■ **Document section**
=== Section Start ===
UNITED STATES

SECURITIES AND EXCHANGE COMMISSION

WASHINGTON, D.C. 20549

 

 

FORM 8-K

 

 

CURRENT REPORT

 

Pursuant to Section 13 or 15(d) of the

Securities Exchange Act of 1934

 

Date of Report (Date of Earliest Event Reported): April 29, 2014

 

 

ADVANCED CELL TECHNOLOGY, INC.
(Exact name of registrant as specified in its charter)

 

 

Delaware 000-50295 87-0656515

(State or Other Jurisdiction

of Incorporation)

(Commission File Number)

(IRS Employer

Identification No.)

 

33 Locke Drive, Marlborough, Massachusetts 01752
(Address of Principal Executive Offices) (Zip Code)

 

Registrant’s Telephone Number, Including Area Code: (508) 756-1212

 

_____________________________________

(Former Name or Former Address, if Changed Since Last Report)

 

Check the appropriate box below if the Form 8-K filing is intended to simultaneously satisfy the filing obligation of the registrant under any of the following provisions (see General Instruction A.2. below):

 

o Written communications pursuant to Rule 425 under the Securities Act (17 CFR 230.425)

 

o Soliciting material pursuant to Rule 14a-12 under the Exchange Act (17 CFR 240.14a-12)

 

o Pre-commencement communications pursuant to Rule 14d-2(b) under the Exchange Act (17 CFR 240.14d-2(b))

 

o Pre-commencement communications pursuant to Rule 13e-4(c) under the Exchange Act (17 CFR 240.13e-4(c))

 

 

 
 

 

  

Item 2.04   Triggering Events that Accelerate or Increase a Direct Financial Obligation

 

On April 29, 2014, Advanced Cell Technology, Inc. (the “Company”) received notice (the “Acceleration Notice”) from each of CAMOFI Master LDC (“CAMOFI”) and CAMHZN Master LDC (“CAMHZN” and together with CAMOFI, the “Holders”) of the Holders’ declaration that the aggregate principal amount remaining under the Amortizing Senior Secured Convertible Notes due June 30, 2015 issued by the Company and held by each of CAMOFI and CAMHZN (collectively, the “Notes”), subject to adjustment as set forth therein, together with any other amounts owed under the Notes (collectively, the “Owed Amount”), were immediately due and payable in accordance with their terms. The Acceleration Notice followed the delivery of a notice (the “Default Notice”) from the Holders to the Company on April 15, 2014 stating that, due to the Company’s failure to deliver shares of common stock issuable to the Holders within three days of a conversion event, an “Event of Default” under the Notes had occurred and the Holders were reserving all rights held by them arising from such Event of Default. At the time of the conversion event, the Company determined not to deliver the shares to the Holders in order to comply with applicable securities laws. The Company later delivered the shares to the Holders in compliance with applicable securities laws, prior to the delivery of the Default Notice. The right of the Holders to make a declaration of acceleration under the Notes, as well as the delivery to the Company of the Default Notice, was previously disclosed by the Company in its Current Report on Form 8-K filed with the Securities and Exchange Commission on April 21, 2014.
=== Section End ===
■ **Check your understanding**
- 1) Rewrite the Form 8-K filing above, everything from "Date of Report" down to "in its charter)", with "charter" replaced by "certificate of incorporation".
- 2) According to the Form 8-K filing above, on what date did the Holders deliver the Default Notice to the Company?

■ **Entries shown**
=== Section Start ===
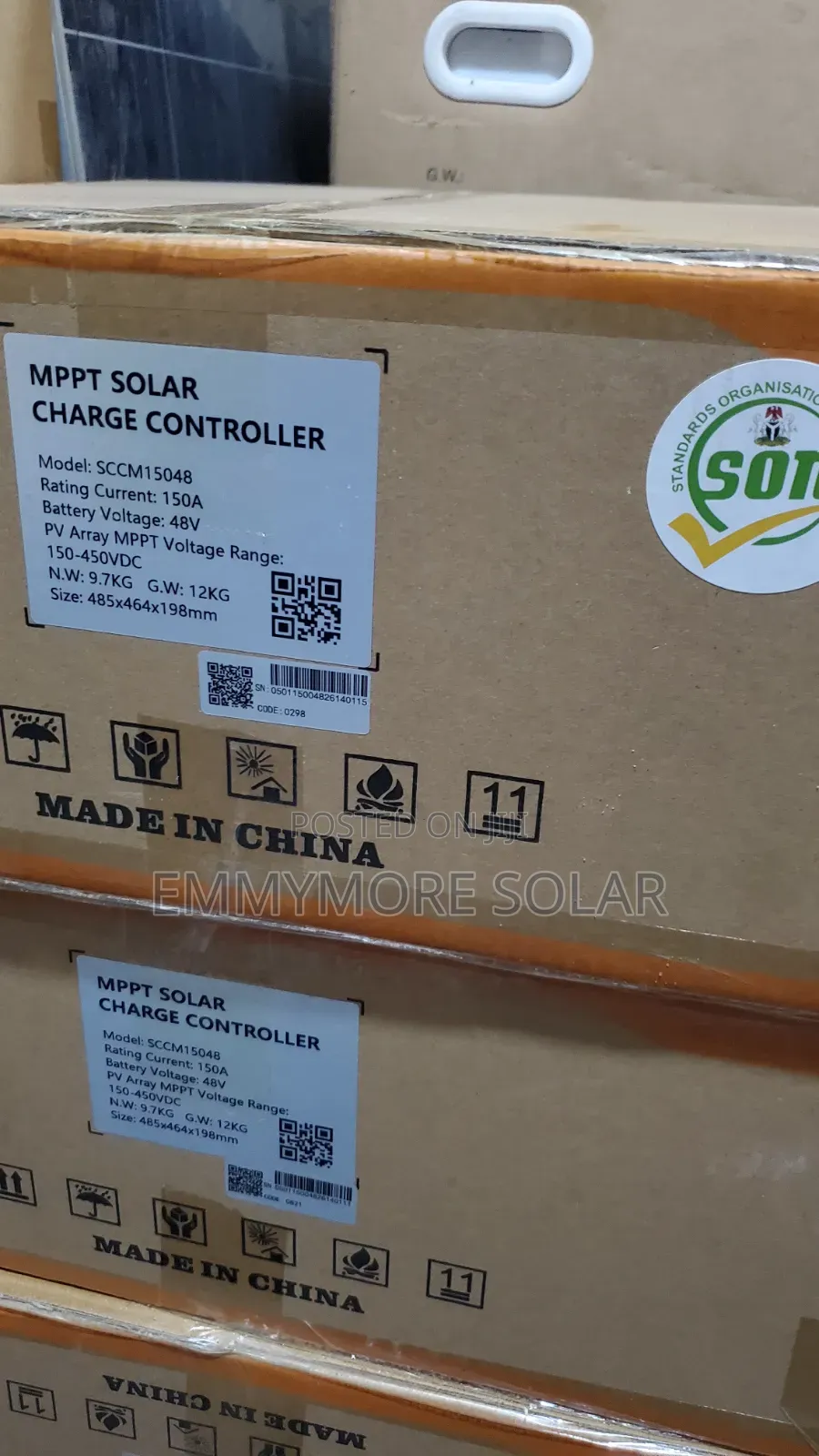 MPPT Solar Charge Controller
=== Section End ===
=== Section Start ===
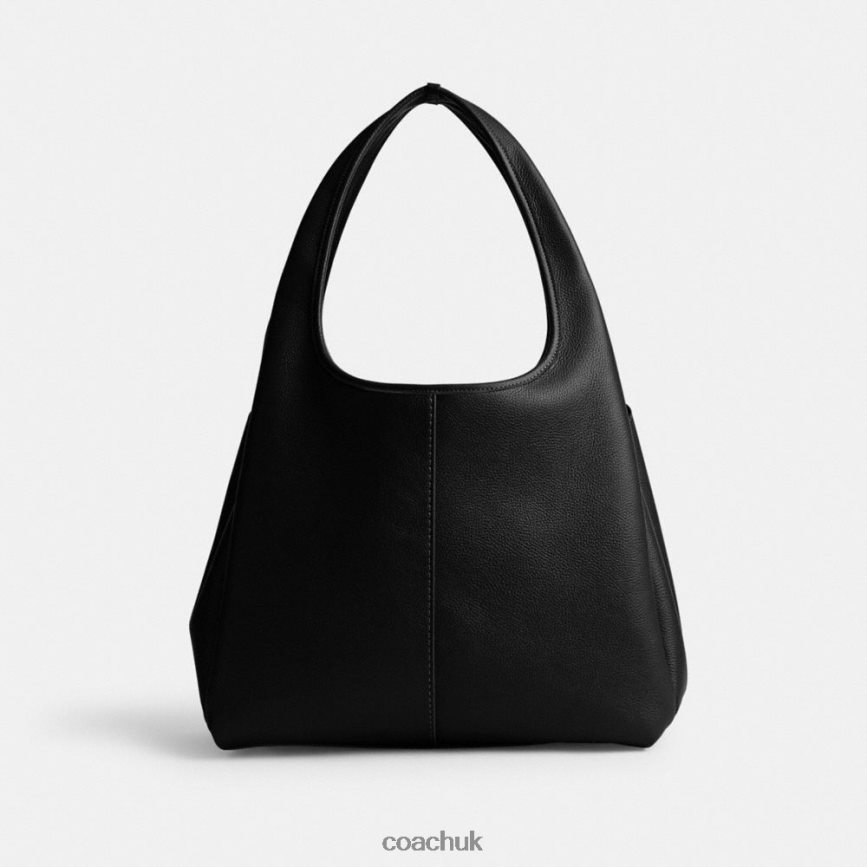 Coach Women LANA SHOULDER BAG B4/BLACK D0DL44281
=== Section End ===
■ **Answers for the tasks**
- 1)
Date of Report (Date of Earliest Event Reported): April 29, 2014

 

 

ADVANCED CELL TECHNOLOGY, INC.
(Exact name of registrant as specified in its certificate of incorporation)

- 2) April 15, 2014